>>
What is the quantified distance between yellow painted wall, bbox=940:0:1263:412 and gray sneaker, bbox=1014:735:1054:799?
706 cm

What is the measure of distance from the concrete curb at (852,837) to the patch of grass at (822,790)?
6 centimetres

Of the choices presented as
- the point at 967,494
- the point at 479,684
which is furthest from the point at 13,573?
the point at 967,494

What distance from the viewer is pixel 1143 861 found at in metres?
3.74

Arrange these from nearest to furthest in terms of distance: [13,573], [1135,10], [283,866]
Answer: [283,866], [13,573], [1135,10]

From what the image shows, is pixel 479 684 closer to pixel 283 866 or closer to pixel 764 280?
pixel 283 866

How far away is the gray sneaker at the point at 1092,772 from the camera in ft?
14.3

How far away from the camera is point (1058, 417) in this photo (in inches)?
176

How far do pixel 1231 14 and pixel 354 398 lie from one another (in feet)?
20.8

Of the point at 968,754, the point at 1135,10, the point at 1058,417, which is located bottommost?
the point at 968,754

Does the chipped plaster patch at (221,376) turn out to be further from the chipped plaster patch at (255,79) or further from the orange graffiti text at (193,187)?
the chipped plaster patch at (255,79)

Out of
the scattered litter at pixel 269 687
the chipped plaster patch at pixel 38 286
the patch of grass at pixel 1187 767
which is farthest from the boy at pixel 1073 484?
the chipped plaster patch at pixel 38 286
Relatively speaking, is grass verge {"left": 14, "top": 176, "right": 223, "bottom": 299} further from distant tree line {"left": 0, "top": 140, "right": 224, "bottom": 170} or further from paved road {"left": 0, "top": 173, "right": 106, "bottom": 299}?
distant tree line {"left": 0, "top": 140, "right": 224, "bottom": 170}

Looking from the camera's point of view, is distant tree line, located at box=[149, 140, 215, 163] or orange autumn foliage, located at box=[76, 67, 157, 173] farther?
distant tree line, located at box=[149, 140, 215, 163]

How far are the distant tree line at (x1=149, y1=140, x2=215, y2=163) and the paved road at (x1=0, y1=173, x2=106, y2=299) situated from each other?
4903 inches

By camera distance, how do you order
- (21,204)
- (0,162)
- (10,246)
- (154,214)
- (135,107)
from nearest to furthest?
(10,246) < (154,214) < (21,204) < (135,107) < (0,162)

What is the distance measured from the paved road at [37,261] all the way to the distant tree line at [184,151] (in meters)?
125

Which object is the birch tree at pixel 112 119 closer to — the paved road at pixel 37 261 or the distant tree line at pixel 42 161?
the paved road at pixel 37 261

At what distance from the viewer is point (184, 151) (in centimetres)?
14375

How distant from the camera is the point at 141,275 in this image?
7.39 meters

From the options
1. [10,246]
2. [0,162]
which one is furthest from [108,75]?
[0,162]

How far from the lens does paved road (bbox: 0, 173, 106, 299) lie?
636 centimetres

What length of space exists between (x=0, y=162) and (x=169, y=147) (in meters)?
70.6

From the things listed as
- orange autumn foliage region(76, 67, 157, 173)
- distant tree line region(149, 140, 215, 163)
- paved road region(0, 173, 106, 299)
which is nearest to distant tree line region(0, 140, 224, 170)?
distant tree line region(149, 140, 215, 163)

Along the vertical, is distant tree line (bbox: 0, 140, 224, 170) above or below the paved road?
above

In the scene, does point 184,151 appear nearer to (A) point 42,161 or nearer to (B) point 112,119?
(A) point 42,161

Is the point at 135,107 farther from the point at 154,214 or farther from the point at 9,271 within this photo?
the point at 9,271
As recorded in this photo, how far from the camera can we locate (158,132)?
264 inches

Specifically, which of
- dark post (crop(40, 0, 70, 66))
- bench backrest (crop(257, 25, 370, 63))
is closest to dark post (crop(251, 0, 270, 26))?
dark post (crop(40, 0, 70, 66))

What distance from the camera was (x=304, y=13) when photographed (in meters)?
<<
◆ Directive
Rewrite all of the entries above as a numbered list, with one line per number and the blank lines dropped.

◆ Solution to this task
1. What is the quantified distance between yellow painted wall, bbox=940:0:1263:412 and gray sneaker, bbox=1014:735:1054:799?
2. 706 cm
3. What is the measure of distance from the concrete curb at (852,837) to the patch of grass at (822,790)?
4. 6 centimetres
5. Of the choices presented as
6. - the point at 967,494
7. - the point at 479,684
8. which is furthest from the point at 13,573?
9. the point at 967,494
10. What distance from the viewer is pixel 1143 861 found at in metres?
11. 3.74
12. Arrange these from nearest to furthest in terms of distance: [13,573], [1135,10], [283,866]
13. Answer: [283,866], [13,573], [1135,10]
14. From what the image shows, is pixel 479 684 closer to pixel 283 866 or closer to pixel 764 280?
15. pixel 283 866
16. How far away is the gray sneaker at the point at 1092,772 from the camera in ft?
17. 14.3
18. How far away from the camera is point (1058, 417) in this photo (in inches)?
19. 176
20. How far do pixel 1231 14 and pixel 354 398 lie from one another (in feet)?
21. 20.8
22. Of the point at 968,754, the point at 1135,10, the point at 1058,417, which is located bottommost?
23. the point at 968,754
24. Does the chipped plaster patch at (221,376) turn out to be further from the chipped plaster patch at (255,79) or further from the orange graffiti text at (193,187)?
25. the chipped plaster patch at (255,79)
26. Out of
27. the scattered litter at pixel 269 687
28. the chipped plaster patch at pixel 38 286
29. the patch of grass at pixel 1187 767
30. which is farthest from the boy at pixel 1073 484?
31. the chipped plaster patch at pixel 38 286
32. Relatively speaking, is grass verge {"left": 14, "top": 176, "right": 223, "bottom": 299} further from distant tree line {"left": 0, "top": 140, "right": 224, "bottom": 170} or further from paved road {"left": 0, "top": 173, "right": 106, "bottom": 299}?
33. distant tree line {"left": 0, "top": 140, "right": 224, "bottom": 170}
34. Looking from the camera's point of view, is distant tree line, located at box=[149, 140, 215, 163] or orange autumn foliage, located at box=[76, 67, 157, 173] farther?
35. distant tree line, located at box=[149, 140, 215, 163]
36. How far are the distant tree line at (x1=149, y1=140, x2=215, y2=163) and the paved road at (x1=0, y1=173, x2=106, y2=299) situated from each other?
37. 4903 inches
38. By camera distance, how do you order
39. - (21,204)
40. - (0,162)
41. - (10,246)
42. - (154,214)
43. - (135,107)
44. from nearest to furthest?
45. (10,246) < (154,214) < (21,204) < (135,107) < (0,162)
46. What is the distance measured from the paved road at [37,261] all the way to the distant tree line at [184,151] (in meters)?
47. 125
48. Which object is the birch tree at pixel 112 119 closer to — the paved road at pixel 37 261 or the distant tree line at pixel 42 161?
49. the paved road at pixel 37 261
50. At what distance from the viewer is point (184, 151) (in centimetres)?
51. 14375
52. How distant from the camera is the point at 141,275 in this image?
53. 7.39 meters
54. From the options
55. 1. [10,246]
56. 2. [0,162]
57. which one is furthest from [108,75]?
58. [0,162]
59. How far from the lens does paved road (bbox: 0, 173, 106, 299) lie?
60. 636 centimetres
61. What length of space exists between (x=0, y=162) and (x=169, y=147) (in meters)?
62. 70.6
63. From the things listed as
64. - orange autumn foliage region(76, 67, 157, 173)
65. - distant tree line region(149, 140, 215, 163)
66. - paved road region(0, 173, 106, 299)
67. which is nearest to distant tree line region(0, 140, 224, 170)?
68. distant tree line region(149, 140, 215, 163)
69. Along the vertical, is distant tree line (bbox: 0, 140, 224, 170) above or below the paved road?
70. above
71. In the scene, does point 184,151 appear nearer to (A) point 42,161 or nearer to (B) point 112,119?
72. (A) point 42,161
73. Is the point at 135,107 farther from the point at 154,214 or farther from the point at 9,271 within this photo?
74. the point at 9,271
75. As recorded in this photo, how far from the camera can we locate (158,132)?
76. 264 inches
77. Specifically, which of
78. - dark post (crop(40, 0, 70, 66))
79. - bench backrest (crop(257, 25, 370, 63))
80. is closest to dark post (crop(251, 0, 270, 26))?
81. dark post (crop(40, 0, 70, 66))
82. What distance from the camera was (x=304, y=13) when photographed (in meters)?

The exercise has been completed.